_Task directions:_
Look below for the lines from the one with "<PRE>Allen is srill" to the one with "of excess. Years", and copy exactly those lines, both ends included.

_Data extracted from a collection:_
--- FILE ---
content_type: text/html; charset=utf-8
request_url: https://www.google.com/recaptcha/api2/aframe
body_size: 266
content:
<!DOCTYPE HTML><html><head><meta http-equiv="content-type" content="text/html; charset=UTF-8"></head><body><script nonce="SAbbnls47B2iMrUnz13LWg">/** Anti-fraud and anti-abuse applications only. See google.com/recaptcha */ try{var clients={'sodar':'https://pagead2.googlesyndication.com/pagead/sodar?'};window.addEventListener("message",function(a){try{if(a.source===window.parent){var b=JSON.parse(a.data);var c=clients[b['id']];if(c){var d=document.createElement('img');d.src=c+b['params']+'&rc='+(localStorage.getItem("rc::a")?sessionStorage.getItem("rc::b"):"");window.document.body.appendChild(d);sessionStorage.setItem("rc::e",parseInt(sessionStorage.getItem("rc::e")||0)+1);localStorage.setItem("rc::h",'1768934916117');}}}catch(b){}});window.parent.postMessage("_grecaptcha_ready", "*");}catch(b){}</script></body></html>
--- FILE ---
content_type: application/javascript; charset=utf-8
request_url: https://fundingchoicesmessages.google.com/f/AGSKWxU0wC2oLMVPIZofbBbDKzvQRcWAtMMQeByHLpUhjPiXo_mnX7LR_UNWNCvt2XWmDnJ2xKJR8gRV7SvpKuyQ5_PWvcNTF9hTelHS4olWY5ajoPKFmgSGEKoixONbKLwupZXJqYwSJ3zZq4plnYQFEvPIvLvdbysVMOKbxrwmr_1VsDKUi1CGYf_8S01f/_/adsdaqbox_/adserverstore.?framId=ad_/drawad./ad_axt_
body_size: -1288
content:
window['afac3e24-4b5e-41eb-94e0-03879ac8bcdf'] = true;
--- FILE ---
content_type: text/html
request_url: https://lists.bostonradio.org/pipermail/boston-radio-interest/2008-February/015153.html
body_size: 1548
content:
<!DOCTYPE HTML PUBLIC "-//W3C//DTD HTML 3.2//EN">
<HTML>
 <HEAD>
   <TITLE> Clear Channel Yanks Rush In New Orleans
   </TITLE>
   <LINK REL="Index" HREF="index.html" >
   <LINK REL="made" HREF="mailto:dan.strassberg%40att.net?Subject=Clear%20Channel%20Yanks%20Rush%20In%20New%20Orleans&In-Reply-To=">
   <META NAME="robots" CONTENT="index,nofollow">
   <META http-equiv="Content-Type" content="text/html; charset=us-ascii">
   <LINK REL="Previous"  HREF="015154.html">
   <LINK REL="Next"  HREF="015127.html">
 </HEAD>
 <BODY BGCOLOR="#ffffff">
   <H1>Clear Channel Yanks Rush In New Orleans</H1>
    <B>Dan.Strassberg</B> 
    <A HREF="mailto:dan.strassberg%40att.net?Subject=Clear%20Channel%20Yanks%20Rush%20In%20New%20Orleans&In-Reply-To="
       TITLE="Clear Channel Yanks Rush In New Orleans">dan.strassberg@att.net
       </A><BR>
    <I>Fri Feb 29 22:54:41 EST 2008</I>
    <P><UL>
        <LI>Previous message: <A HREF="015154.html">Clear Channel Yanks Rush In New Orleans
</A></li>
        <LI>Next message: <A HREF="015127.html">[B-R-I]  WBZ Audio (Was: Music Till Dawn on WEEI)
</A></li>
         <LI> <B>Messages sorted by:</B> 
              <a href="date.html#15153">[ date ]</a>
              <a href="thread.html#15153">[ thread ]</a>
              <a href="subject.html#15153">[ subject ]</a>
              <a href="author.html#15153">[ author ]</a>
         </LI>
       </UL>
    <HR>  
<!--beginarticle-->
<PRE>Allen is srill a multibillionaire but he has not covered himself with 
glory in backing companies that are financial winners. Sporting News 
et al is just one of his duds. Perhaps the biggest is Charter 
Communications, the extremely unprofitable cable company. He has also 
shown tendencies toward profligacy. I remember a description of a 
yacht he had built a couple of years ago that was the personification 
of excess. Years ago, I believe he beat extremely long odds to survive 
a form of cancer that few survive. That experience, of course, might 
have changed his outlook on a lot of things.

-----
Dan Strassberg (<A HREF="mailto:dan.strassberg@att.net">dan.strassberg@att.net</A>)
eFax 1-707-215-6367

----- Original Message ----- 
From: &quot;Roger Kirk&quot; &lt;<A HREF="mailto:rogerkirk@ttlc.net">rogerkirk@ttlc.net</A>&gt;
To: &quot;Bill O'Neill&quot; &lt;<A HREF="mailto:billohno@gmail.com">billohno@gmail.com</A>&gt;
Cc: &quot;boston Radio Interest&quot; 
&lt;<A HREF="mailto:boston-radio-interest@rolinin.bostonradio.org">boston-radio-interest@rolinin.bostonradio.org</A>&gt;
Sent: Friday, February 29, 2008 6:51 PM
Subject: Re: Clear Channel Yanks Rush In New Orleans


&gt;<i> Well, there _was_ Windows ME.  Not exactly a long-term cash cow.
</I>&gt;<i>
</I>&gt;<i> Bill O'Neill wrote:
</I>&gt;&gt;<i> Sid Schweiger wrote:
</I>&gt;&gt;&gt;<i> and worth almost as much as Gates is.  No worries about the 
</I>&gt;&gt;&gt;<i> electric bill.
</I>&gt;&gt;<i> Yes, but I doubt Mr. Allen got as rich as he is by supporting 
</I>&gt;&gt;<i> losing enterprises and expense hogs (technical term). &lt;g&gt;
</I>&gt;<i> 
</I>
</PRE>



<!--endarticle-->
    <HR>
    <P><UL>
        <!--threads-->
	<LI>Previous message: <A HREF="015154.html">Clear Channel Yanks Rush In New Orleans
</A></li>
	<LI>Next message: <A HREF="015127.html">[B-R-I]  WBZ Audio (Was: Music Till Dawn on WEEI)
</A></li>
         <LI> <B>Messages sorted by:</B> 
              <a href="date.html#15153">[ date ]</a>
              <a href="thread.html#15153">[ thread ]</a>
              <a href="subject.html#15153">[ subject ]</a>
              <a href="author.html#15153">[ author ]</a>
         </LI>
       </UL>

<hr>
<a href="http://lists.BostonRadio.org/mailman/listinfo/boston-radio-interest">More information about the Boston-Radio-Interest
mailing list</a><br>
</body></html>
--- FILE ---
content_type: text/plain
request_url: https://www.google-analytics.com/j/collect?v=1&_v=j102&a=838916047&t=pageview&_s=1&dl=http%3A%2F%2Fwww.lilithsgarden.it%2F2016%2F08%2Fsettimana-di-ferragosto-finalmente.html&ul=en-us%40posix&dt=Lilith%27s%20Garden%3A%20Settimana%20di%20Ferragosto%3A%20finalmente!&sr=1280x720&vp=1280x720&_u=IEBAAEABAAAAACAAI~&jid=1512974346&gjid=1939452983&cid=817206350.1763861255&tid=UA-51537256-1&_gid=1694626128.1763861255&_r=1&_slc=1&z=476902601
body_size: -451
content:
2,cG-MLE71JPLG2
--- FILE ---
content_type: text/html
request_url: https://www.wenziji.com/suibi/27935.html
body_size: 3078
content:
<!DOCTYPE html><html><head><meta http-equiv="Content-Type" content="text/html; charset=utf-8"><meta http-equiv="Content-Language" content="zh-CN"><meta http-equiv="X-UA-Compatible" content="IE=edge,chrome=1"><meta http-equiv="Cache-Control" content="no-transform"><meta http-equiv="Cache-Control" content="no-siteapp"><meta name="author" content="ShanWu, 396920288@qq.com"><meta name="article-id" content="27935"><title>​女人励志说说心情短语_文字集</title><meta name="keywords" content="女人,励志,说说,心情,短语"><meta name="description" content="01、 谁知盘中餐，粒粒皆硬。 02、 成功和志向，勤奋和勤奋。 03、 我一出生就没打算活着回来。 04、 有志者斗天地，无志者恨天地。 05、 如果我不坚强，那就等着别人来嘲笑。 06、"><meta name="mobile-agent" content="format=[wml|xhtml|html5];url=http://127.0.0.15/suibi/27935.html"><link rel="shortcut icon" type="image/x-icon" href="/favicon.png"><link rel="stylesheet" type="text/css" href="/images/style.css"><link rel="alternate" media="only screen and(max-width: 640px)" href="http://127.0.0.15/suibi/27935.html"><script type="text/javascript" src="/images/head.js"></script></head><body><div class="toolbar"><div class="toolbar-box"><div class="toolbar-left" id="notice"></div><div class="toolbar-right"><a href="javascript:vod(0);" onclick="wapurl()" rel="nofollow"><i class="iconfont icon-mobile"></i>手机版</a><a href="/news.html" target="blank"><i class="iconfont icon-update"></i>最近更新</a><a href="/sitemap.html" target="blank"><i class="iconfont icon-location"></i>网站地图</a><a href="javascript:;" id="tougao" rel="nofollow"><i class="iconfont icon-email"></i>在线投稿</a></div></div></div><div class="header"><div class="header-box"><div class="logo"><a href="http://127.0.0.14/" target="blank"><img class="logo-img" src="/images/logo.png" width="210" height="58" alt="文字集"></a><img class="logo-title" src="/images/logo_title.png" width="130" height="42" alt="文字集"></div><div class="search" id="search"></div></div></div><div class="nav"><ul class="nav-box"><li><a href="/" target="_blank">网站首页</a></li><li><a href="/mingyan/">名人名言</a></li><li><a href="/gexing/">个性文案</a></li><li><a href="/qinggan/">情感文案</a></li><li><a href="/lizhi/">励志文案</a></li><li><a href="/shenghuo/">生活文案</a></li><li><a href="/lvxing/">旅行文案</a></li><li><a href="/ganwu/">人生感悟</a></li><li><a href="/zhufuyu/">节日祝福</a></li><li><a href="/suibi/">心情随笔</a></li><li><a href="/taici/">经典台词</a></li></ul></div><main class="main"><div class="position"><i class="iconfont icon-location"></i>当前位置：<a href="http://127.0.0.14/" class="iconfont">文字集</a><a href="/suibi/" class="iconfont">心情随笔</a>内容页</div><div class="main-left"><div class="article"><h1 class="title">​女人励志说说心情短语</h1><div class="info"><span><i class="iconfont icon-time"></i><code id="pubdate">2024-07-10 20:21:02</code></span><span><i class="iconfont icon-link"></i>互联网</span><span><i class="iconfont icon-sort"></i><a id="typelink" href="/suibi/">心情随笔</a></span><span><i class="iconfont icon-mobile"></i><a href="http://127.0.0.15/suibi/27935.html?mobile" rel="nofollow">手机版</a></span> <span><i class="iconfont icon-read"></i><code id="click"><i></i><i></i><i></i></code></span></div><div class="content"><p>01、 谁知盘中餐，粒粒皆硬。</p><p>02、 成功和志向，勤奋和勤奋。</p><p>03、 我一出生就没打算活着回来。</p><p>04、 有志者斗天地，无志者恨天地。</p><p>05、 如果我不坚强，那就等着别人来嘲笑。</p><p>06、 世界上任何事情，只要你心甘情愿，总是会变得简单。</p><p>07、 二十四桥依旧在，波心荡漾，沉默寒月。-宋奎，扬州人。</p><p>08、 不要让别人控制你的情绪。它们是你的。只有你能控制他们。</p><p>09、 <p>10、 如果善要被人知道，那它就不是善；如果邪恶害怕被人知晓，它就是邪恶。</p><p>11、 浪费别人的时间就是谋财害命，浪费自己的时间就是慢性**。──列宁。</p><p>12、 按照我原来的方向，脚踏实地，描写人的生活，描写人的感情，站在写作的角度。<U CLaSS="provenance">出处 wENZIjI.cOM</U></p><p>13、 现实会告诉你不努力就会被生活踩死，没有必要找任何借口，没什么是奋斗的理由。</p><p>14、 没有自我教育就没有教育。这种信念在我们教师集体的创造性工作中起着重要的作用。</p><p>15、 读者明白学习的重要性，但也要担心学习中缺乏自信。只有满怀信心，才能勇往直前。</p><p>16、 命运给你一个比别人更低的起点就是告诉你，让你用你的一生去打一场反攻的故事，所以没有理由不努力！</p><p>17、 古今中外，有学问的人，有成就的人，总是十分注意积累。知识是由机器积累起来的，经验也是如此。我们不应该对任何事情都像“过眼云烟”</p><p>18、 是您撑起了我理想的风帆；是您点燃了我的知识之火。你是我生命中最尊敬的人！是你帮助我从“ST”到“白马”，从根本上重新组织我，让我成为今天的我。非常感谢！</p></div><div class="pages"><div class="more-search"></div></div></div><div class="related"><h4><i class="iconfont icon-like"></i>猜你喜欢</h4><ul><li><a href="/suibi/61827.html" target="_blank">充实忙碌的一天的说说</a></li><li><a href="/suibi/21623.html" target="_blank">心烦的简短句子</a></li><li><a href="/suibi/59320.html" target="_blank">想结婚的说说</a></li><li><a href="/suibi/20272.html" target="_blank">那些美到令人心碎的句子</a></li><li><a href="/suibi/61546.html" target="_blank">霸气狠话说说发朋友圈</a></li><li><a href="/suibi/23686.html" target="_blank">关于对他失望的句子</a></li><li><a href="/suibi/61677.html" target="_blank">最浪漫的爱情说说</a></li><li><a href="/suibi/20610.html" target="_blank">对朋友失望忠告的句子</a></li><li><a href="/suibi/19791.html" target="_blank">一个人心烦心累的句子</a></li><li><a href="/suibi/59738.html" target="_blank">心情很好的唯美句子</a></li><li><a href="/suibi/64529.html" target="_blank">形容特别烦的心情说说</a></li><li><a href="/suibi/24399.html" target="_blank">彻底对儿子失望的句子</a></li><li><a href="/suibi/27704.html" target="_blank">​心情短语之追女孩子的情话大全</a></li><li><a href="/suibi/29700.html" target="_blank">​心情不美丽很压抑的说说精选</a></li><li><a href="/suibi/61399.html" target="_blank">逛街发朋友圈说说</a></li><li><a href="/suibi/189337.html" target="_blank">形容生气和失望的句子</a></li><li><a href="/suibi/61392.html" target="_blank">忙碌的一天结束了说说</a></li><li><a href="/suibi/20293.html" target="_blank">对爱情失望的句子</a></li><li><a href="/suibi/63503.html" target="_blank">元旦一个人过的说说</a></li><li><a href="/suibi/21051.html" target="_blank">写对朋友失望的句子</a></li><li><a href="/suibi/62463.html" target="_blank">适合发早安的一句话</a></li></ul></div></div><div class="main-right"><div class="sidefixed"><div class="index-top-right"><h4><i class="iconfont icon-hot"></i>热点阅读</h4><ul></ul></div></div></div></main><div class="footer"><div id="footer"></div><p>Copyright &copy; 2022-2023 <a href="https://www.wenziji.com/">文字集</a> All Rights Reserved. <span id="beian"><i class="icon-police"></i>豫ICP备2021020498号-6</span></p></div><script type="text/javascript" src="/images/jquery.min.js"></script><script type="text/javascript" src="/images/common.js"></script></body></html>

_Solved problem:_
<PRE>Allen is srill a multibillionaire but he has not covered himself with 
glory in backing companies that are financial winners. Sporting News 
et al is just one of his duds. Perhaps the biggest is Charter 
Communications, the extremely unprofitable cable company. He has also 
shown tendencies toward profligacy. I remember a description of a 
yacht he had built a couple of years ago that was the personification 
of excess. Years ago, I believe he beat extremely long odds to survive 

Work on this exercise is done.